Gina Terry was an EMT for Mount Hope and the surrounding community for years, but when career advancement threatened to take her out of town, arrangements were made to keep her in Mt. Hope; her skills were too valuable to let go.
Remaining in Mt. Hope
Gina had been offered a position at a doctor’s office in Wichita. Having completed her training programs, serving as an EMT, and EMT intermediate, and as a driver for the Mt. Hope ambulatory service, Gina was a valued member of the town’s EMS team. When board members heard that she was planning to make the move to Wichita, they decided to find her a position that would allow her to remain in Mt. Hope. This way, she could continue to run EMT calls, no matter what time of day, because she would then be both living and working in Mt. Hope.
Terry Begins her Career at Mt. Hope Nursing Center
So, she began her position as a CNA at Mount Hope Nursing Center in 2002, while still running calls.
“I might have been giving a resident here a bath, and our emergency phone would ring. So, someone would come trade me places and takeover the bath and I’d go down to the station. I’d jump on an ambulance, do that, and then come back and pick up whatever was left of my job to do,” Terry said.
While at Mount Hope Nursing Center, she moved through the ranks, serving in almost every role possible at the nursing home. She spent a year-and-a-half as a CNA, three years as a restorative aide, and another year-and-a-half as activities director before taking over as the social services director. During this time, Terry remembers running calls being a little different.
“It was better when I was on the floor in scrubs, because when I took over Social Services, I had to be in business dress, so when I was running through the emergency room at St. Francis in a dress and heels, people were like, ‘oh, you’re that weird chick from Mt. Hope,’” Terry said with a laugh.

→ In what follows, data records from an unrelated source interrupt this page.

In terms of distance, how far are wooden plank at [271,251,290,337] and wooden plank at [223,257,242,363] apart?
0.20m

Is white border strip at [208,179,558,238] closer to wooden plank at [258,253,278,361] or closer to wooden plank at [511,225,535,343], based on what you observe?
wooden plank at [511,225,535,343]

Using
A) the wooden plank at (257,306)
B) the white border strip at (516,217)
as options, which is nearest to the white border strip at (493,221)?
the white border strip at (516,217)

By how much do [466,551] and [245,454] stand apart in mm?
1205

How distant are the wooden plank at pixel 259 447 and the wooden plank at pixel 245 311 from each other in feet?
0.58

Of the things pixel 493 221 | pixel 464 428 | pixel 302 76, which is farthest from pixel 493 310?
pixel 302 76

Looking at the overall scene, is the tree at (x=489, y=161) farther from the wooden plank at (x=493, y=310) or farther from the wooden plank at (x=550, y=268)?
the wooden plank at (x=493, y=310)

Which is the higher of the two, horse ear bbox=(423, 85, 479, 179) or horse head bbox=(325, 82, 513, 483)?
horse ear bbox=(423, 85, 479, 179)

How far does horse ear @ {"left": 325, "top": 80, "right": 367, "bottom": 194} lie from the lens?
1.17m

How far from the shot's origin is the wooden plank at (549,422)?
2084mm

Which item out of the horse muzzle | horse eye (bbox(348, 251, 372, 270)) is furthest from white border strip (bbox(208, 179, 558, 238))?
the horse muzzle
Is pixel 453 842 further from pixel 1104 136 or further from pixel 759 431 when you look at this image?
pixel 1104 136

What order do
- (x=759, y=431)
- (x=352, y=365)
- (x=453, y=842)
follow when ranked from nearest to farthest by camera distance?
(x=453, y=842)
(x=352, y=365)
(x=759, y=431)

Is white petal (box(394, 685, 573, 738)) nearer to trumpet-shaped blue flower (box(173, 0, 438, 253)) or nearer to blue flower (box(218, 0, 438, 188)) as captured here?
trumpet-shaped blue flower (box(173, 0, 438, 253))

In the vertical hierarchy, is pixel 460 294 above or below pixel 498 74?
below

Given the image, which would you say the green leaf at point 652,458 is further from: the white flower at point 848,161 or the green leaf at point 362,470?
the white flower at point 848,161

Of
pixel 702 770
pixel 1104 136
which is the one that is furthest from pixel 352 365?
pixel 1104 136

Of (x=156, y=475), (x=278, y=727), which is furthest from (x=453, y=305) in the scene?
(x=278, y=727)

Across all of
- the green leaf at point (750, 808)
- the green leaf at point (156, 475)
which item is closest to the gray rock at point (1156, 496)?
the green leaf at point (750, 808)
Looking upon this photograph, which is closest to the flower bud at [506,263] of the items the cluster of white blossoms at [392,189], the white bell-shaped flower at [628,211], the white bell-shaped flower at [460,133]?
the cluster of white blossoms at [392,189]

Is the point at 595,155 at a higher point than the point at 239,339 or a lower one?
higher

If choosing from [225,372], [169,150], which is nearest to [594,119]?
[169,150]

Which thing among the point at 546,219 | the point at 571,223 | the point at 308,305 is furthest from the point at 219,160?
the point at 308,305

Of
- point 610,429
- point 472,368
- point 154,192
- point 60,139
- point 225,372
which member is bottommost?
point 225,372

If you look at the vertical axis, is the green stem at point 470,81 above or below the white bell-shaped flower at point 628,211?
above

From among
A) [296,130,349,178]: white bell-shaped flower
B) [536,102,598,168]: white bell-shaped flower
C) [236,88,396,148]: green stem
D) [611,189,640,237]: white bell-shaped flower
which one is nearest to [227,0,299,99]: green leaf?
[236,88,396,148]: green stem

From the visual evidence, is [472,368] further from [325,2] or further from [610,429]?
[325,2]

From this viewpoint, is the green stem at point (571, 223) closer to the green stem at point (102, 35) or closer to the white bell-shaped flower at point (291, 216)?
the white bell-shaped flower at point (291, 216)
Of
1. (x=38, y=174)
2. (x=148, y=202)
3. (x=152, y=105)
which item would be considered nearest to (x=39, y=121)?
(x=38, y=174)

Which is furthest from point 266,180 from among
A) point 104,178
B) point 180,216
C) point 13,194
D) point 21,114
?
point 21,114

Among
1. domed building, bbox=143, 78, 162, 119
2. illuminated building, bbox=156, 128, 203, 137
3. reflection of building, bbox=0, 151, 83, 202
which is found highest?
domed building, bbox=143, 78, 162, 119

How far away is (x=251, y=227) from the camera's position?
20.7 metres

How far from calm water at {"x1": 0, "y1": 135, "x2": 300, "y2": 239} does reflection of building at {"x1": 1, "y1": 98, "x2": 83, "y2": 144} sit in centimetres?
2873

An Administrator with a Unique Background
In 2015, after serving as the social services director for eight years, Terry accepted a position as administrator and said goodbye to running EMT calls (though she still serves as a driver!).
Through her background as an EMT, Terry has acquired a unique set of skills for a nursing home administrator. Among those, she says, is an ability to handle people in crisis.
“whether that’s the patients themselves or the families of those affected, I’ve learned to handle these situations and to really have empathy for everyone involved,” she said. “I am naturally a caregiver. We all have gifts and talents, and that’s just who I am.”
During her time at Mt. Hope, Terry has been surprised and inspired time and time again by human resiliency.
“I’ve seen residents who really struggled, who needed help with everything that they did, but they just kept on going. They got up every day and they did it. It’s amazing to see what people can go through. That’s what helped make me stronger. ”
Though Terry’s role as administrator came with a lot of responsibilities, she remains focused on making people her priority. She can often be found in the rooms of her residents, talking with them, keeping them company and making sure they are comfortable. Terry truly has a heart for her work, and it’s displayed in the care she gives her residents, each of which she knows by name. Terry and her skilled staff work with residents to build close, personal relationships that create an environment that feels like home.
“When you do what you love, it’s not a job,” Terry said.